## Your assignment
Word for word, reproduce each line of the data below, omitting every image.

-- Entries provided follows --

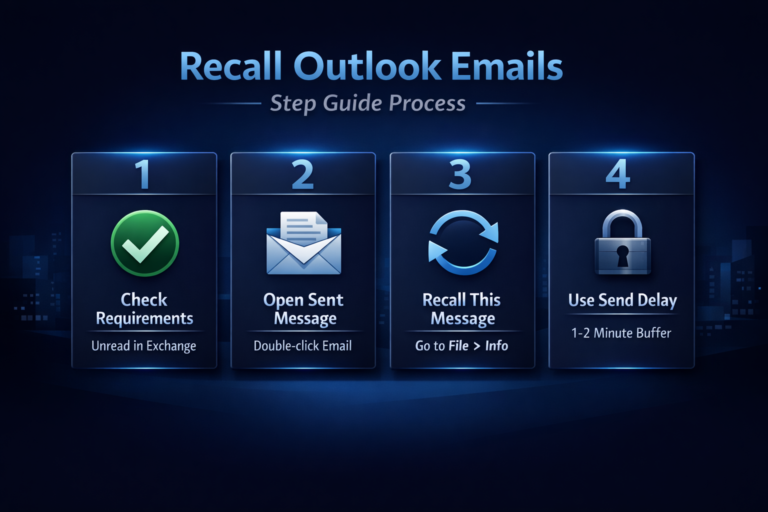 Recall Outlook Emails

Step Guide Process

1

Check Requirements

Unread in Exchange

2

Open Sent Message

Double-click Email

3

Recall This Message

Go to File > Info

4

Use Send Delay

1-2 Minute Buffer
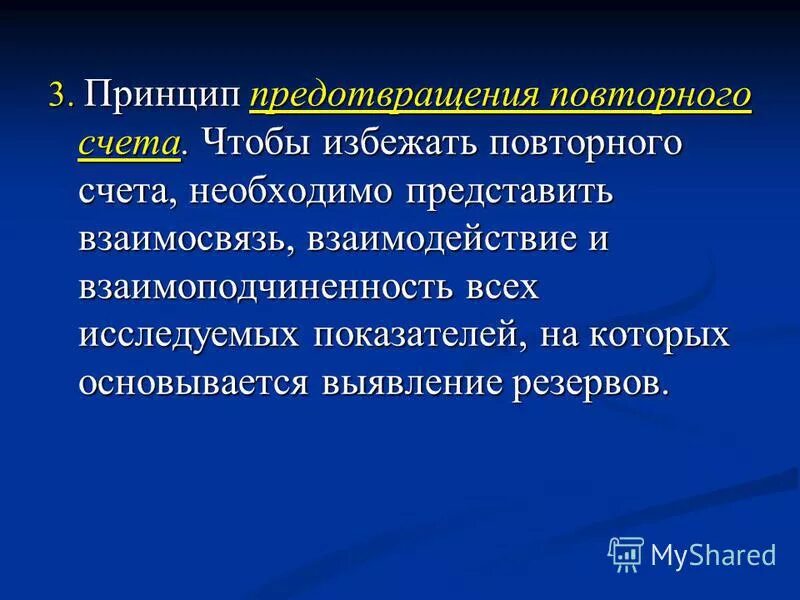 3. Принцип предотвращения повторного счета. Чтобы избежать повторного счета, необходимо представить взаимосвязь, взаимодействие и взаимоподчиненность всех исследуемых показателей, на которых основывается выявление резервов.

MyShared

-- Entries provided concluded --

## Result below
 Recall Outlook Emails

Step Guide Process

1

Check Requirements

Unread in Exchange

2

Open Sent Message

Double-click Email

3

Recall This Message

Go to File > Info

4

Use Send Delay

1-2 Minute Buffer
 3. Принцип предотвращения повторного счета. Чтобы избежать повторного счета, необходимо представить взаимосвязь, взаимодействие и взаимоподчиненность всех исследуемых показателей, на которых основывается выявление резервов.

MyShared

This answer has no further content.